Quant à sa grandeur, elle est résolument passée ! Damas n'est plus que l'ombre d'elle-même à l'image de tous ses admirables monuments, palais, écoles et mosquées, que recouvre une épaisse couche de poussière et de pollution. Aujourd'hui, Damas est riche de ses habitants. Pour le reste, Damas est grise. Seule la miyiade de taxis jaunes roulant à vide lui donnent des couleurs... tout en la souillant toujours plus. Vraiment, à l'image de la Syrie, Damas est passionnante, Damas est pathétique.

Photo bonus pour Gilles D.

A Damas, nous n'avons pas vu de Mr. B. mais le souk des quincaillers est vraiment pas mal fourni !   


Bosra

Le théâtre antique de Bosra est un des mieux préservé du monde. Aux alentours se trouvent des ruines antiques dans lesquelles habitent les familles les plus démunies de la ville. Celle-ci s'étire maintenant plus au nord-ouest. Visite pathétique pour l'étranger comme pour les locaux...

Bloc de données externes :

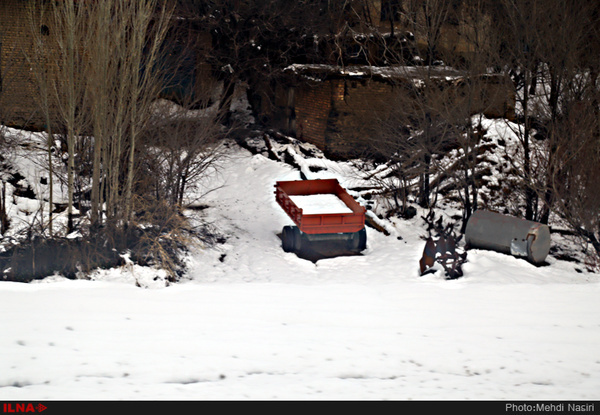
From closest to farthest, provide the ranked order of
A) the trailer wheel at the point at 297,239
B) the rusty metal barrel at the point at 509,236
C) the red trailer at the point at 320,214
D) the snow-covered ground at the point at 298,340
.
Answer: the snow-covered ground at the point at 298,340, the rusty metal barrel at the point at 509,236, the red trailer at the point at 320,214, the trailer wheel at the point at 297,239

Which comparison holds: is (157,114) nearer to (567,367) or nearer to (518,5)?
(518,5)

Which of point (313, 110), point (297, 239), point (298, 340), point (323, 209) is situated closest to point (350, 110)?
point (313, 110)

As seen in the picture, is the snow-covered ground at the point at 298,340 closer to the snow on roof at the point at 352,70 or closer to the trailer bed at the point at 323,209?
the trailer bed at the point at 323,209

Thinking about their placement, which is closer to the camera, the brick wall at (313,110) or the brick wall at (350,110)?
the brick wall at (350,110)

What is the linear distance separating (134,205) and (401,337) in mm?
7171

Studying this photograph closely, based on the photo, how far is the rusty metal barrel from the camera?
13.1m

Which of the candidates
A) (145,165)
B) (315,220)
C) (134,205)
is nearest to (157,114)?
(145,165)

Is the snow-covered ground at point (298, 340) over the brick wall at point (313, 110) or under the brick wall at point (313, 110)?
under

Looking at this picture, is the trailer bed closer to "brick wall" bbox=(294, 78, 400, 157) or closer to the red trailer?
the red trailer


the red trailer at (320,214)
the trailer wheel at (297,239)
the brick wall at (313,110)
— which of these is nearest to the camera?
the red trailer at (320,214)

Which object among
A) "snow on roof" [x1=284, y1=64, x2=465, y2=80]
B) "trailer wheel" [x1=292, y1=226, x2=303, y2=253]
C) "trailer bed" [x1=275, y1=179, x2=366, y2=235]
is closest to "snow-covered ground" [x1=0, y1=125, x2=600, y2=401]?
"trailer bed" [x1=275, y1=179, x2=366, y2=235]

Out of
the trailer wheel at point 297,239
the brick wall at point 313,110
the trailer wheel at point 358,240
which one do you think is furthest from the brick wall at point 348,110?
the trailer wheel at point 297,239

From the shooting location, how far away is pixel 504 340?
785 cm

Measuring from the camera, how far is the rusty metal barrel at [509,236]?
43.1 feet
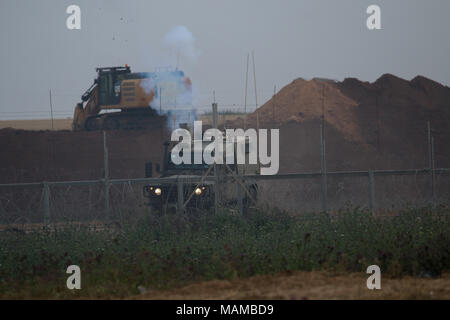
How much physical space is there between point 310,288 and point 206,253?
7.66ft

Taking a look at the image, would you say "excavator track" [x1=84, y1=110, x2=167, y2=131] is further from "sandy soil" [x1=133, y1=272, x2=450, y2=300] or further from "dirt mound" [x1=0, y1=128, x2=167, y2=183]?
"sandy soil" [x1=133, y1=272, x2=450, y2=300]

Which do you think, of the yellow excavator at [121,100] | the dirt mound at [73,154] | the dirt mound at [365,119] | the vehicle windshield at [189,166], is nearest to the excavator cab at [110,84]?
the yellow excavator at [121,100]

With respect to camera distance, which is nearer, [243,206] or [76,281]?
[76,281]

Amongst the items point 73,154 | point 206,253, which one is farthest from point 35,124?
point 206,253

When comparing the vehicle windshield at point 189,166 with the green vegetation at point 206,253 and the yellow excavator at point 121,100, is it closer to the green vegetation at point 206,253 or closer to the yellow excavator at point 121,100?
the green vegetation at point 206,253

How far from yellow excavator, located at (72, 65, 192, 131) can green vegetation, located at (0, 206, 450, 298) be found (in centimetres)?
1812

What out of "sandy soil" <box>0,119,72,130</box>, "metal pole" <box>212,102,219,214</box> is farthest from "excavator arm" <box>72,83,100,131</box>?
"sandy soil" <box>0,119,72,130</box>
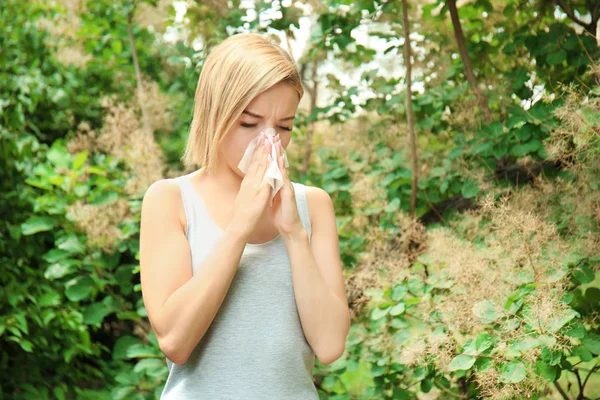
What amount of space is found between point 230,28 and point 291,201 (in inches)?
75.4

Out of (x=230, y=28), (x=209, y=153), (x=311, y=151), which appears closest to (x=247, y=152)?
(x=209, y=153)

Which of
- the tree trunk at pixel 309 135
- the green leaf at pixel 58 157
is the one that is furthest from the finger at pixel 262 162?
the tree trunk at pixel 309 135

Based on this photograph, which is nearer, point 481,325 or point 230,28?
point 481,325

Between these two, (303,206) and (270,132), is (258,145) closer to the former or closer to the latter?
(270,132)

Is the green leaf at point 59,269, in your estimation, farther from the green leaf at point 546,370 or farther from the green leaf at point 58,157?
the green leaf at point 546,370

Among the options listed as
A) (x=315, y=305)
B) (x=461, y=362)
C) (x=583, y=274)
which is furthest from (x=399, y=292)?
(x=315, y=305)

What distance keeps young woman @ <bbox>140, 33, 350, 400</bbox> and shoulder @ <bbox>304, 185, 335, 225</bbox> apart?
12 cm

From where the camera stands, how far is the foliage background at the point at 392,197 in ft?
7.11

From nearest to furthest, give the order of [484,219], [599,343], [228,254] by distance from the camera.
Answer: [228,254]
[599,343]
[484,219]

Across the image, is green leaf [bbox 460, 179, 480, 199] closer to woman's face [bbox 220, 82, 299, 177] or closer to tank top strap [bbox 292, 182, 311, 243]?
tank top strap [bbox 292, 182, 311, 243]

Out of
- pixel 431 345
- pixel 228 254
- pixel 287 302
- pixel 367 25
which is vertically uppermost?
pixel 367 25

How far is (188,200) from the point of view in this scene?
5.09 ft

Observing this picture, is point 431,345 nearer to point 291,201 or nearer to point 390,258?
point 390,258

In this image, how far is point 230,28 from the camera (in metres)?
3.23
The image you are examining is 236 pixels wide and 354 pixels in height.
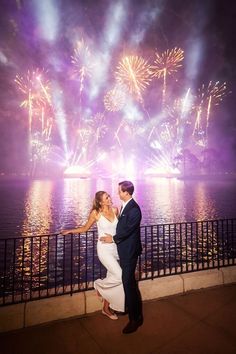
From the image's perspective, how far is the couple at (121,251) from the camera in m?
4.54

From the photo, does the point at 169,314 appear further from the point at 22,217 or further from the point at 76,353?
the point at 22,217

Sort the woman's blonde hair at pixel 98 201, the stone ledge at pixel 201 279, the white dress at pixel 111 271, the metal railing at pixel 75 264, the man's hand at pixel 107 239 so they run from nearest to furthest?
the man's hand at pixel 107 239 → the white dress at pixel 111 271 → the woman's blonde hair at pixel 98 201 → the metal railing at pixel 75 264 → the stone ledge at pixel 201 279

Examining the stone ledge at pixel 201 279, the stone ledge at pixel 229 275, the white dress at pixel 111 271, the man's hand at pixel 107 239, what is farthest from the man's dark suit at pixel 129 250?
the stone ledge at pixel 229 275

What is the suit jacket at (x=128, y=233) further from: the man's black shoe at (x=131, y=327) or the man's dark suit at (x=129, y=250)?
the man's black shoe at (x=131, y=327)

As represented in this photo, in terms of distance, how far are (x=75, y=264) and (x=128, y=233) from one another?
14707 mm

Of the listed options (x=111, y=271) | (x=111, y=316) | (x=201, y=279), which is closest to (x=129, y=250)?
(x=111, y=271)

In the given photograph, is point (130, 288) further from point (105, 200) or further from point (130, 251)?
point (105, 200)

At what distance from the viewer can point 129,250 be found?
14.9 ft

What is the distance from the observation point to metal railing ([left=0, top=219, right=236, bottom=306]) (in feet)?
19.0

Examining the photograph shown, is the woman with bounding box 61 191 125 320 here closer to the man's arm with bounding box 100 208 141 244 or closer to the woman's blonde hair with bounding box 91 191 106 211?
the woman's blonde hair with bounding box 91 191 106 211

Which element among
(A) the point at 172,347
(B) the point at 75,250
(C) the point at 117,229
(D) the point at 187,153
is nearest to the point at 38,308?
(C) the point at 117,229

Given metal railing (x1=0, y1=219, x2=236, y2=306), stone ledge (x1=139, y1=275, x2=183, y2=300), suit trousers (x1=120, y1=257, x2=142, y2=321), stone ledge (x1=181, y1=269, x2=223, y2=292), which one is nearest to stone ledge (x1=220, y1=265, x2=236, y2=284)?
stone ledge (x1=181, y1=269, x2=223, y2=292)

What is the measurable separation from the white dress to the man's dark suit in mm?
239

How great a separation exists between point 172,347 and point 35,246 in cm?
2086
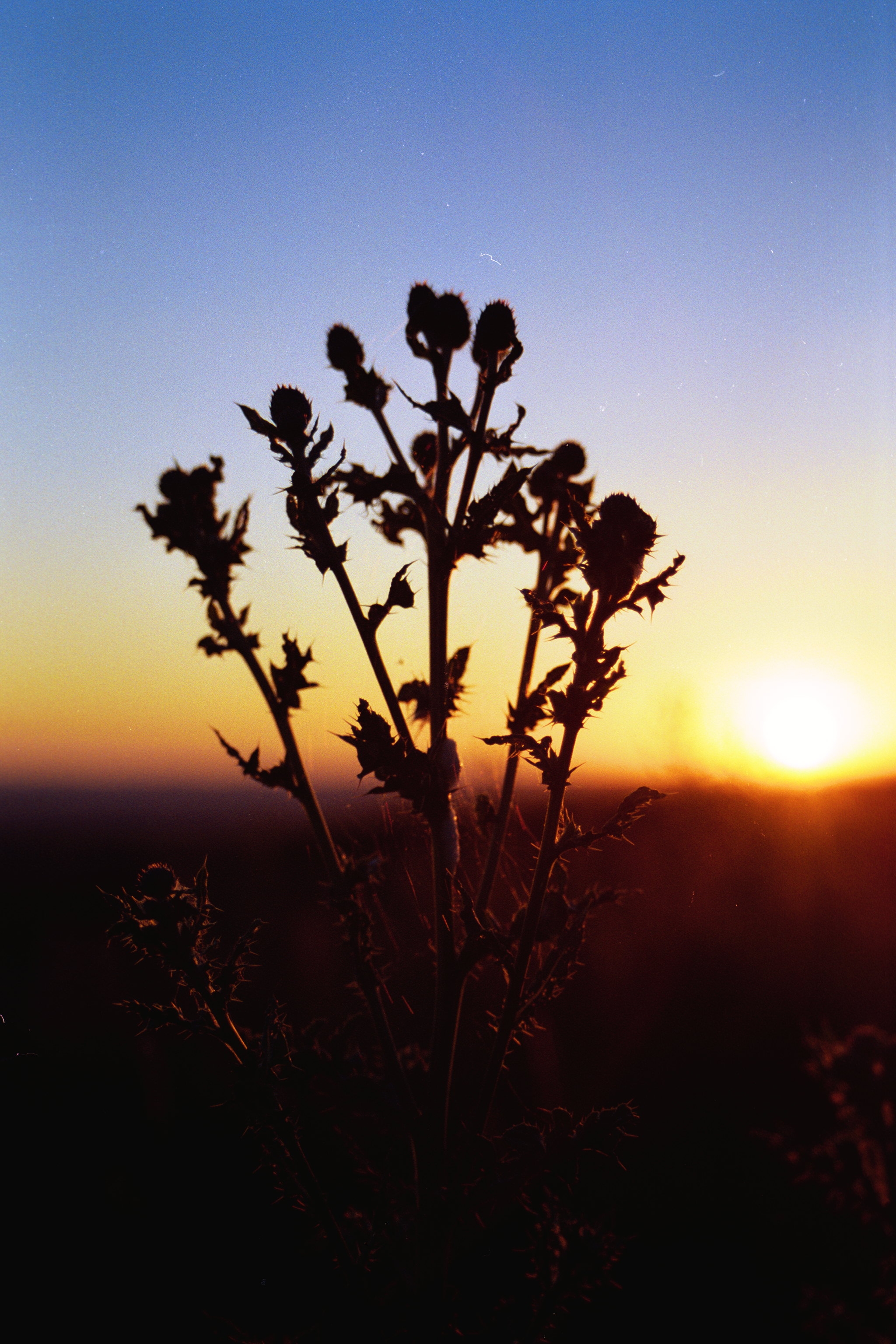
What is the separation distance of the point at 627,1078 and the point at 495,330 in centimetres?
601

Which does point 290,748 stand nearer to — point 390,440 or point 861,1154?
point 390,440

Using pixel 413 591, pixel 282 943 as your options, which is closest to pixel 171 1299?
pixel 282 943

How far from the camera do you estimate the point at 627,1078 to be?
584cm

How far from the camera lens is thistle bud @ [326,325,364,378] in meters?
2.62

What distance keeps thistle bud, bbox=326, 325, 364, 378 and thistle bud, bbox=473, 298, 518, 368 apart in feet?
1.70

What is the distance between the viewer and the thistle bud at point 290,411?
7.59 feet

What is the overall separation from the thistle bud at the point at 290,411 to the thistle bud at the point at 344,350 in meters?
0.34

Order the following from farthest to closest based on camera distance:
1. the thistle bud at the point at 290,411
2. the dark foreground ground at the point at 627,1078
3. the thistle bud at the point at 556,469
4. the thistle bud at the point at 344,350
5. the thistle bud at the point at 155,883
Result: the dark foreground ground at the point at 627,1078 < the thistle bud at the point at 556,469 < the thistle bud at the point at 344,350 < the thistle bud at the point at 290,411 < the thistle bud at the point at 155,883

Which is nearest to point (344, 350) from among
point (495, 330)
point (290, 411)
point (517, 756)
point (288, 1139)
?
point (290, 411)

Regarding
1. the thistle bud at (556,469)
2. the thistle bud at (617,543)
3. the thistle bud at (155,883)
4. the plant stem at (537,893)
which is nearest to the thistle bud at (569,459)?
the thistle bud at (556,469)

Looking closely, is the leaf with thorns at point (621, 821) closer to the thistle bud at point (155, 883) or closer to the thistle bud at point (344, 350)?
the thistle bud at point (155, 883)

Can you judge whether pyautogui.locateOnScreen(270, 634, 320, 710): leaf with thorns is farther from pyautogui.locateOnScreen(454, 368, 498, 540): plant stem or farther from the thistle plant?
pyautogui.locateOnScreen(454, 368, 498, 540): plant stem

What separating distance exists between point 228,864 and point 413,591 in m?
5.93

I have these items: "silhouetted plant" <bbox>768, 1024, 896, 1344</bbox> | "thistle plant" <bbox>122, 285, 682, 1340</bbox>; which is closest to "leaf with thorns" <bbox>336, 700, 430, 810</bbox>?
"thistle plant" <bbox>122, 285, 682, 1340</bbox>
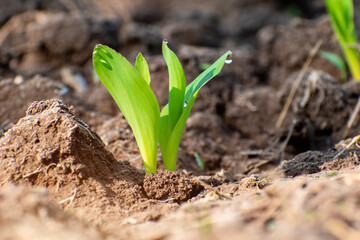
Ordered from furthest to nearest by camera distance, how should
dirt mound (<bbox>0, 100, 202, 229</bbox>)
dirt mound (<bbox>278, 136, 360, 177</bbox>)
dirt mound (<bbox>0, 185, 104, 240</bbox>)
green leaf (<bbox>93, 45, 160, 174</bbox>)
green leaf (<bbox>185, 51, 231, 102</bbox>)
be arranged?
dirt mound (<bbox>278, 136, 360, 177</bbox>), green leaf (<bbox>185, 51, 231, 102</bbox>), green leaf (<bbox>93, 45, 160, 174</bbox>), dirt mound (<bbox>0, 100, 202, 229</bbox>), dirt mound (<bbox>0, 185, 104, 240</bbox>)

Cora prend le soleil au sommet du théâtre...



Ma'aloula l'araméenne

À environ 60 kilomètres au Nord de Damas, un petit village accroché à la montagne est connu pour être l'un des seuls endroits au monde où l'on parle encore l'araméen, la langue de Jésus. À Ma'aloula, nous avons compté 6 églises et 2 monastères et seulement 2 mosquées. En haut du village, l'église du monastère Saint-Serge et Saint-Bacchus est simple mais belle, c'est l'une des plus ancienne de la chrétienté. On peut encore y voir deux autels dont la forme taillée dans la pierre rappelle les autels sacrificiels païens. Cette forme de réminiscence des coutumes antérieures au christianisme a été définitivement interdite au concile de Nicée ( cfr. Iznik) en 325.

Un ophtalmologue comme "président"

En Syrie, on trouve des portraits du président Bachar el-Assad partout : dans les rues, les commerces, sur les voitures, etc... Il est parfois en costume cravate comme ici sur la photo, ou parfois en tenue militaire. Le portrait de son père Hafez el-Assad, le lion de Damas ("Assad" veut dire "lion" en Arabe) décédé en 2000 est encore bien présent lui aussi. 

Vous l'aurez compris, pour ceux qui ne le savaient pas, Hafez el-Assad qui a pris le pouvoir par un coup d'Etat en 1970, et qui a fondé un régime basé sur le parti Baas (républicain, panarabe, laïc et socialiste) et la communauté alaouite (une des branches de l'Islam chiite et minoritaire en Syrie), a instauré une dynastie.

Pour la petite histoire, Hafez el-Assad avait prépare son fils ainé pour sa succession. Bachar lui, peu porté sur la politique, vivait à Londres où il officiait comme ophtalmologue. A la mort  inopinée de son frère, son père le rappela pour le préparer à le remplacer. Bachar revint au pays, entra à l'armée et puis à la mort de son père commença sa carrière de président ! Original, non ?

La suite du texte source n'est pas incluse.